The NLRP3 Inflammasome: A key neuroinflammatory target for neurod | 50461

Journal of Neurology & Neurophysiology

ISSN - 2155-9562

The NLRP3 Inflammasome: A key neuroinflammatory target for neurodegenerative diseases

Joint Event on 19th Global Neuroscience and Neurology Conference and 13th Global Neurologists Meeting on Neurology and Neurosurgery

November 07-08, 2019 | Frankfurt, Germany

Reena Halai

Inflazome Ltd, UK

Scientific Tracks Abstracts: J Neuro Neurophy

Abstract :

Statement of the Problem: The overactivation of the innate immune system, and the subsequent downstream inflammatory responses this induces, is an important contributing factor to the pathogenesis and progression of CNS disorders. The role of the NLRP3 inflammasome in neurodegeneration is becoming apparent, since the discovery of a NLRP3 specific inhibitor (MCC950). At Inflazome, we asked the question, can inhibitory therapeutic targeting of the NLRP3 inflammasome help to treat neurodegenerative disorders such as Parkinson’s disease (PD)?

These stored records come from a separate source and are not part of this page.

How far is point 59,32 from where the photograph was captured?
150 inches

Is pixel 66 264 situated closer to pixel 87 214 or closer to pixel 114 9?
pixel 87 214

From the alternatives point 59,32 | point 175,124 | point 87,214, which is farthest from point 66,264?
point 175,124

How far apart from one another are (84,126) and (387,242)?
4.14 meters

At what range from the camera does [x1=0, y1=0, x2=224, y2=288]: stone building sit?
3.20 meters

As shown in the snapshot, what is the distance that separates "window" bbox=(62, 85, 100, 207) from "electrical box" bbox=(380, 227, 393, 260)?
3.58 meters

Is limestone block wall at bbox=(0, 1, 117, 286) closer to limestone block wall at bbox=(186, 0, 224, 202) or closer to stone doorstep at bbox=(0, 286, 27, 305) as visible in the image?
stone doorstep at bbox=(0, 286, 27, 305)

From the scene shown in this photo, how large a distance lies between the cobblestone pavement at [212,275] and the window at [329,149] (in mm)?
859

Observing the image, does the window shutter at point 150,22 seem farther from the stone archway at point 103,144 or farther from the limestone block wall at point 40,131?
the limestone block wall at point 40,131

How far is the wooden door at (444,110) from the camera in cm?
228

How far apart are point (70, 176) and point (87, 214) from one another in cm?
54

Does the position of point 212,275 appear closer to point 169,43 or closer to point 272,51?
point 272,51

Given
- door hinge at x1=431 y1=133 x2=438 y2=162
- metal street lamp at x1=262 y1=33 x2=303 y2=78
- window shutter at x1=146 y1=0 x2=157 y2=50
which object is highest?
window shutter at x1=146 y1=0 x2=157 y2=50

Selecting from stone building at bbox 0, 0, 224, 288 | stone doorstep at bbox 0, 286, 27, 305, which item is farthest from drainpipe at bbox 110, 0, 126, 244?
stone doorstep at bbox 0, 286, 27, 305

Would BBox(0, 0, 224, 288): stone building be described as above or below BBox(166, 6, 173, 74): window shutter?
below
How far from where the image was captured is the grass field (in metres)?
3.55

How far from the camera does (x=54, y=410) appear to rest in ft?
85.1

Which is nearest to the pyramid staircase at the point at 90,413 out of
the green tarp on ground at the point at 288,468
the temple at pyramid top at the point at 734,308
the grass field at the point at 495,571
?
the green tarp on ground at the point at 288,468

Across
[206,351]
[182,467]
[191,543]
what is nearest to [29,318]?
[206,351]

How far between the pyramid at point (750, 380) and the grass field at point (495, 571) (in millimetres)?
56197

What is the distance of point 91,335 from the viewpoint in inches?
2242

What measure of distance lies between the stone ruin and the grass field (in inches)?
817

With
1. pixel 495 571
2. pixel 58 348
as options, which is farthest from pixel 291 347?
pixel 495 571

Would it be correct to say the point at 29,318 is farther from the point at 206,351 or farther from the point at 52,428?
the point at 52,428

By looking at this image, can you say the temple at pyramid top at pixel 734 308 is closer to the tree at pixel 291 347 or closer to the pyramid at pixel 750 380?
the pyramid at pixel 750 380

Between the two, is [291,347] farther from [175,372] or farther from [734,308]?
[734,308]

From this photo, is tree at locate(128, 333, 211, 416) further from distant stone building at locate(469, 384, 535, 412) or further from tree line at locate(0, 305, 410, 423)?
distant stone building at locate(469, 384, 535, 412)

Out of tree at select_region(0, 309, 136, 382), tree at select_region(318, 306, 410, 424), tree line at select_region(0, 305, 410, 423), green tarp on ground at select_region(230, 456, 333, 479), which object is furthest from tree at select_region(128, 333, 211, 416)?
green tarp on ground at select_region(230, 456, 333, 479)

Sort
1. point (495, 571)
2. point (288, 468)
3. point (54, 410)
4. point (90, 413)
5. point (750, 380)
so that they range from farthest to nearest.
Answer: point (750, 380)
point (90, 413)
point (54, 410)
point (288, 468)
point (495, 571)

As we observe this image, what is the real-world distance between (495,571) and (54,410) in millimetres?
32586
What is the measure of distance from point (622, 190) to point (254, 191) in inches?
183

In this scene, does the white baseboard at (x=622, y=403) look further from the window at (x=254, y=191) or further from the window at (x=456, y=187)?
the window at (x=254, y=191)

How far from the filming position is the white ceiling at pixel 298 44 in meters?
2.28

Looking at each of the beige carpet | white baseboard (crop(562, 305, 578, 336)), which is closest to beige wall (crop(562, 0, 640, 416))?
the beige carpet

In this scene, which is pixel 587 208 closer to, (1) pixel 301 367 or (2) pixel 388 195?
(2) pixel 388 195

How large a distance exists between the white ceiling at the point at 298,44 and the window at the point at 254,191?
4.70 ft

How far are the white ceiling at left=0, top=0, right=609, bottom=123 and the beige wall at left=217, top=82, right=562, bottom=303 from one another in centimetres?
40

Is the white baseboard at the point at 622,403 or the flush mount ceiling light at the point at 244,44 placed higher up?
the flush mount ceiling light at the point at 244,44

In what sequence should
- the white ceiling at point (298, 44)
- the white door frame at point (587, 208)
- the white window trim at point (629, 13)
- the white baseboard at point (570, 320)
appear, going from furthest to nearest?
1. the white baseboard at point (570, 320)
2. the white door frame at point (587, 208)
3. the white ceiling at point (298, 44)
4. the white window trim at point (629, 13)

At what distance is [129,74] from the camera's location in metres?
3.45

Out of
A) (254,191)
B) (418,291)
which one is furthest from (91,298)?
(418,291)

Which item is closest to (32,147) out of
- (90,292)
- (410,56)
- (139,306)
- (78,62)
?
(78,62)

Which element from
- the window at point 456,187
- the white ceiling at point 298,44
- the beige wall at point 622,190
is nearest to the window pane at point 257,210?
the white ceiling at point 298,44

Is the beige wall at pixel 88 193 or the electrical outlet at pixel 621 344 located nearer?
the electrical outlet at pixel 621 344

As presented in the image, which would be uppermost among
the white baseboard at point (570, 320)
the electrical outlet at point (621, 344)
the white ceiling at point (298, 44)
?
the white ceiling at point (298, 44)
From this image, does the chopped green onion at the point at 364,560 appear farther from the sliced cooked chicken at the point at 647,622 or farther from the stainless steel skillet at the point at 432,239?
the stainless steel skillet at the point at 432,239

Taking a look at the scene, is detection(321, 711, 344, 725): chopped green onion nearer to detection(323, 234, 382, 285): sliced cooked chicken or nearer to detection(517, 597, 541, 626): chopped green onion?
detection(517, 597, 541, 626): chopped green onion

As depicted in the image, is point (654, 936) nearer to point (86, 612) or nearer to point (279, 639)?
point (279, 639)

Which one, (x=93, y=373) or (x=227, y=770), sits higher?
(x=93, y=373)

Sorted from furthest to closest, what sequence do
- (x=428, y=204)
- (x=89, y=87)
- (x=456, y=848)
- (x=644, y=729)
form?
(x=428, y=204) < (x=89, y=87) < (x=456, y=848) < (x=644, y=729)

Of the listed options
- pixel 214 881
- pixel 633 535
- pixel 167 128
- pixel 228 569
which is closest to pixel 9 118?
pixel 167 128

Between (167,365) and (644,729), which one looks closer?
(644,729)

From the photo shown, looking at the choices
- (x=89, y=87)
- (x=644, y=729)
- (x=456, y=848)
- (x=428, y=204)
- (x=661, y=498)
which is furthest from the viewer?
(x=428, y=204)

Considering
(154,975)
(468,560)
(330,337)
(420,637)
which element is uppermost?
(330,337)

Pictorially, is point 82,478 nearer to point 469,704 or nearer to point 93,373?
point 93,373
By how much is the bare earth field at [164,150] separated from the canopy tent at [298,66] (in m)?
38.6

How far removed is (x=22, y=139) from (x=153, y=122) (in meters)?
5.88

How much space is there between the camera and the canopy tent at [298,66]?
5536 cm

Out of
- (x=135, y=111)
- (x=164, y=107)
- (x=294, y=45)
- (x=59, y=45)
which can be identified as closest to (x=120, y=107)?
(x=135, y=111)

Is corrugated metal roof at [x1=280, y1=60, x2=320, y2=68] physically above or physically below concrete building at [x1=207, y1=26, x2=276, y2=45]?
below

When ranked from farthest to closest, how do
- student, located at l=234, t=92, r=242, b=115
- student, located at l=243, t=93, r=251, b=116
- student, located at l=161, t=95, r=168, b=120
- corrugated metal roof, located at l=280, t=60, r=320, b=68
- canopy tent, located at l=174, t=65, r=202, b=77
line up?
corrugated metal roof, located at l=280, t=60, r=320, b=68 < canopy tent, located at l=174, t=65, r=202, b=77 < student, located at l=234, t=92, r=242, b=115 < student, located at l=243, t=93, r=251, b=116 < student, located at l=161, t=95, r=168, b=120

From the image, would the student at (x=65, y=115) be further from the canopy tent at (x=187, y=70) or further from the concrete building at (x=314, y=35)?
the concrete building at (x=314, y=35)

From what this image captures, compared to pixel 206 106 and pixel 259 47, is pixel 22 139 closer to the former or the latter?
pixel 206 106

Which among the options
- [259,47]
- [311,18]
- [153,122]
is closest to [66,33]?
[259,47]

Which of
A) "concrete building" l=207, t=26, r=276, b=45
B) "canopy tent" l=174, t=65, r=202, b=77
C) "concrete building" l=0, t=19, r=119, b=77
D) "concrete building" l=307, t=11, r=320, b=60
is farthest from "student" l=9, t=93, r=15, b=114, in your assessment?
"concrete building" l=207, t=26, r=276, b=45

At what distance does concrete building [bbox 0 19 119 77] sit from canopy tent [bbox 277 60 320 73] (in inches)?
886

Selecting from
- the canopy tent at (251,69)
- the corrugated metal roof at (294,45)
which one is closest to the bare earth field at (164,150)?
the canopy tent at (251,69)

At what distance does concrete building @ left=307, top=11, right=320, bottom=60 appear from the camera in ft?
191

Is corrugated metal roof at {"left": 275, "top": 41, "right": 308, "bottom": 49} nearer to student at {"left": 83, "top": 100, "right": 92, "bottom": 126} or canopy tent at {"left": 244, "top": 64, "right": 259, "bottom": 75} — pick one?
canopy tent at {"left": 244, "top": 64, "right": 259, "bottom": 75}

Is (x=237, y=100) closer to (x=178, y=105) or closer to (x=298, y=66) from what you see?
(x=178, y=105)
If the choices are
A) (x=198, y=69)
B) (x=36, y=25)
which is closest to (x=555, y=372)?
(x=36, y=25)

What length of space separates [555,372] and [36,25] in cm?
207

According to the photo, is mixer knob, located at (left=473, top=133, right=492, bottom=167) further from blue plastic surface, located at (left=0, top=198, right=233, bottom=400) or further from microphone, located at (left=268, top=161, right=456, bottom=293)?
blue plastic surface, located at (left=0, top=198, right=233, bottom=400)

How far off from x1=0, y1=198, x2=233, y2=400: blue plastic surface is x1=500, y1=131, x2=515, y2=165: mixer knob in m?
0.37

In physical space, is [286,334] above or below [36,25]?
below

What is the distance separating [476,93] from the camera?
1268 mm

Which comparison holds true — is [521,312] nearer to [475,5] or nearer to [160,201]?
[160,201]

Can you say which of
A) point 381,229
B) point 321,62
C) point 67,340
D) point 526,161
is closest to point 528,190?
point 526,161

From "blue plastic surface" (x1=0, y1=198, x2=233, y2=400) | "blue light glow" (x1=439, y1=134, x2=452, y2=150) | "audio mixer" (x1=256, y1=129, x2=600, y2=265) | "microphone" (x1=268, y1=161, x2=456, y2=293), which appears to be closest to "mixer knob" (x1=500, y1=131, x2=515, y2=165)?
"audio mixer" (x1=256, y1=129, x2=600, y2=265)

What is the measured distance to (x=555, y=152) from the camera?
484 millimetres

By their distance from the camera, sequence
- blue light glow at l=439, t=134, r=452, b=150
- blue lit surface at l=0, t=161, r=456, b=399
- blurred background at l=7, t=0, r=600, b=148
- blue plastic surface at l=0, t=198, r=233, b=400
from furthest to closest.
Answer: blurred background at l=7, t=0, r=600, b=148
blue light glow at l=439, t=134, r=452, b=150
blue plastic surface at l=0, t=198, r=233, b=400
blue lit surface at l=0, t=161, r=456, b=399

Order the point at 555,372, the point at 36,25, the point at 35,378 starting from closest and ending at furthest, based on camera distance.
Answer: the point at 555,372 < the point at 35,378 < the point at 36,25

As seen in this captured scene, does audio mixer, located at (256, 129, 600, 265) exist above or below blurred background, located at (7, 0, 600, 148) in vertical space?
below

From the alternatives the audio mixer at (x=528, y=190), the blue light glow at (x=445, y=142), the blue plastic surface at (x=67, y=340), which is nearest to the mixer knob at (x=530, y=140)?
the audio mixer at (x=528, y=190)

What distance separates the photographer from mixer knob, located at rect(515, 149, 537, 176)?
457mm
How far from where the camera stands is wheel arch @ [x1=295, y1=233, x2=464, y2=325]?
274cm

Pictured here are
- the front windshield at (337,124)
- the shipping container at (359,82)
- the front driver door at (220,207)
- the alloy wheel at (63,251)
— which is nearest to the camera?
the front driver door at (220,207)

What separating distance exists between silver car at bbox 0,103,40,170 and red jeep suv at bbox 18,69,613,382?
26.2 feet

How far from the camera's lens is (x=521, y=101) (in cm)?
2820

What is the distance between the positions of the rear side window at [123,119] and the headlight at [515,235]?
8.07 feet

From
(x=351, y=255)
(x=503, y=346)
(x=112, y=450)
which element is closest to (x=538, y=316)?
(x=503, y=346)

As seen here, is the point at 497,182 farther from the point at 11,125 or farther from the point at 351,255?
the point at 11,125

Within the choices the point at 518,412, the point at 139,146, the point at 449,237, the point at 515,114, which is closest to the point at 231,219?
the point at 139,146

Methodology & Theoretical Orientation: Using human tissue and well validated in vivo models of Parkinson’s disease, we looked to explore the role of NLRP3 in this disease. We then utilized MCC950 and our CNS penetrant clinical candidate, Inzomelid, to establish the effect therapeutic intervention has in these models.

Findings: Our findings show that NLRP3 is upregulated in humans with PD and also in animal models of PD. Fibrillar -synuclein, activated microglial NLRP3 in the absence of aggregates, which was ameliorated in the presence of NLRP3 inhibitors. Furthermore, our clinical candidate Inzomelid, mitigated motor deficits and nigrostriatal dopaminergic degeneration in the in vivo models.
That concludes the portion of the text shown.